Он привёл меня на станцию. Вернее, я его дотащил. Это было унылое помещение, купол, заставленный аппаратурой слежения, наблюдения и сбора информации. Впрочем, тогда я ещё не знал, что это за оборудование, я тогда просто неприятно удивился унылости интерьера. И консервы, которыми Адмирал меня накормил, были вовсе не инопланетными, обычная американская тушёнка. Адмирал переоделся в диковинную форму с множеством блестящих висюлек и аксельбантами по оба плеча. Он назвал своё имя, но я пропустил мимо ушей и, как не старался припомнить позднее, так и не вспомнил его многочисленные титулы. И он принялся излагать слезливую любовную историю. Принцесса там какая-то его на хер послала. Так сказать, фантастика уступила место мелодраме. Я зевнул и, не прощаясь, отправился спать.
И ещё он на полном серьёзе собрался меня исследовать. Это уже день на третий, когда я чуток отъелся, а он мне уже порядком поднадоел со своими байками. Он впёрся ко мне в жилой модуль с банками для мочи, колбами для сбора крови, ещё какими-то устрашающими медицинскими агрегатами.
Меня разобрал смех.
— Ударь в бубен, старик, ударь в бубен! — сказал я.
— Слушайте! Хватит уже называть меня стариком, я же вам представился.
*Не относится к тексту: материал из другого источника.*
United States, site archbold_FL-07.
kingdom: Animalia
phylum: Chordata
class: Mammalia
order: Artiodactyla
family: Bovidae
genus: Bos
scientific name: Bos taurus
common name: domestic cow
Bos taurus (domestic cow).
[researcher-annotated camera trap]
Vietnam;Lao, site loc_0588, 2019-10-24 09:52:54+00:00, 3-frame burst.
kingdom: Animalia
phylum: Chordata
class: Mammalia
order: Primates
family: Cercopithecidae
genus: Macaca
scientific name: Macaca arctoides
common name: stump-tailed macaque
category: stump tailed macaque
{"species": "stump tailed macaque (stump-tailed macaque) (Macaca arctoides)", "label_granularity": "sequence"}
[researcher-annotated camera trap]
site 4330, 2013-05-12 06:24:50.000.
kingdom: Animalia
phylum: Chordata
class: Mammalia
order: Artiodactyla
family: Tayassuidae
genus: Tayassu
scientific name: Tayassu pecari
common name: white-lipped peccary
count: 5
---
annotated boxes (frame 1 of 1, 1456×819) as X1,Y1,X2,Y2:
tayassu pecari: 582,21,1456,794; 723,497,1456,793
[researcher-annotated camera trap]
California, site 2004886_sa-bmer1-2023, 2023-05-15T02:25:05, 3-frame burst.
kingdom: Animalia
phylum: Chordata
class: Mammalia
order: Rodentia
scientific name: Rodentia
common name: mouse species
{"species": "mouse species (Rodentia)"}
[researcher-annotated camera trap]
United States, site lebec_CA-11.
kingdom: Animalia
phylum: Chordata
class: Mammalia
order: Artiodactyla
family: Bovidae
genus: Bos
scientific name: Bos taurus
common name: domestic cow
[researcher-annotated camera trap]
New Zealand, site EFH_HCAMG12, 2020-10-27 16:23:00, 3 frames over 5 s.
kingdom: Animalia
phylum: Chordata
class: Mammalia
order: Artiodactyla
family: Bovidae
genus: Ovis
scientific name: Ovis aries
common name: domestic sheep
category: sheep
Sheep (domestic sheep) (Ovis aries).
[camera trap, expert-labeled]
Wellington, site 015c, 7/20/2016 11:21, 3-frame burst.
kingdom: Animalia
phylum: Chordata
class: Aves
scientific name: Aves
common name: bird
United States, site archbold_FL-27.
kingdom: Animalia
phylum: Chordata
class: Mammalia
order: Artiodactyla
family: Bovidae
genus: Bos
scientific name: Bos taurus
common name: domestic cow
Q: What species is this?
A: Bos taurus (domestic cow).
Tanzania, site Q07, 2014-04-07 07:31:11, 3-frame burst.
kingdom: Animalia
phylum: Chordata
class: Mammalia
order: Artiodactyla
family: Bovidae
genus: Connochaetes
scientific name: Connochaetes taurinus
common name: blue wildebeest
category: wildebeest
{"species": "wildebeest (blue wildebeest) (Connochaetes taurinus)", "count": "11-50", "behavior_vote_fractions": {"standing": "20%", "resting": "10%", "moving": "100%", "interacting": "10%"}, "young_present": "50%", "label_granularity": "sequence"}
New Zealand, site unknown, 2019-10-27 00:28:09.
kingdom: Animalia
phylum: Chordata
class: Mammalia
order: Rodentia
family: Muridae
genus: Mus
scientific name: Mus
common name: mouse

— Простите, адмирал, но форма офицера космофлота сидит на вас не столь элегантно, как малица. Старейшиной племени суоми вы мне были гораздо симпатичней.
— Хватит ёрничать!!
— Ударьте в бубен.
— Это не бубен. Я уже сто раз вам говорил: это не бу-бе-е-ен.
И тогда я дунул в свистульку ефрейтора. От всей души дунул. Да, она все это время находилась со мной. Да, она оттаяла в помещении станции и сработала, как надо. Не знаю, какие там были частоты и резонансы, это всё так и осталось для меня тёмным лесом. Но эффект получился примерно, как в чуме. На это я и рассчитывал. Всё пространство пошло мозаикой, структура материи затрещала по швам, межатомные связи лопнули. Я не знаю, противоречит ли это второму закону термодинамики, но всё к херам разрушилось. И мне очень понравилось, как оно рушилось.
А следом разрушился и сам Адмирал. Так ему и надо. Злой был дядька, вздорный. Он ведь, не задумываясь, убил моих товарищей, даже не попытавшись с нами договориться. Он не заменит мне ни паникёра Толика, ни, тем более, лохматого Витьку. И Ефрейтора, который так никогда и не узнает, что случайно создал уникальный прибор. Или невероятной мощи оружие. А в моём распоряжении остался жилой модуль и пункт наблюдения. И бубен.
И вот теперь я сижу на станции под куполом. Наблюдаю. Использую приборы наблюдения, оставшиеся после Адмирала, и вижу всё и везде. Поначалу это было чрезвычайно увлекательно. Я знаю, кто убил Кеннеди, куда делась библиотека Ивана Грозного, где спрятано золото Колчака. Для меня не осталось тайн в этом мире. Мне очень скучно. У меня множество раз возникал соблазн вмешаться. Но всегда что-то останавливало меня в последний момент. Может быть то, что поступив таким образом, я уже ничем не буду отличаться от адмирала и его Командорлисимуса. Сам стану таким же Командорлисимусом. А я этого очень не хочу. Мне и так хорошо.
Если бы ещё не туристы, которые повадились прыгать с парашютом на северный полюс, было бы совсем хорошо. Чего мне действительно хочется, так это нагрянуть на родину Адмирала. Это ж страшно подумать, каких дел там можно наворотить, как говаривал Адмирал. Особенно, если заявиться к ним с целым духовым оркестром. Думаю, даже квартета хватит. Разумеется, духового, а не струнного.
Я найду путь. Я же штурман. И я люблю Арктику.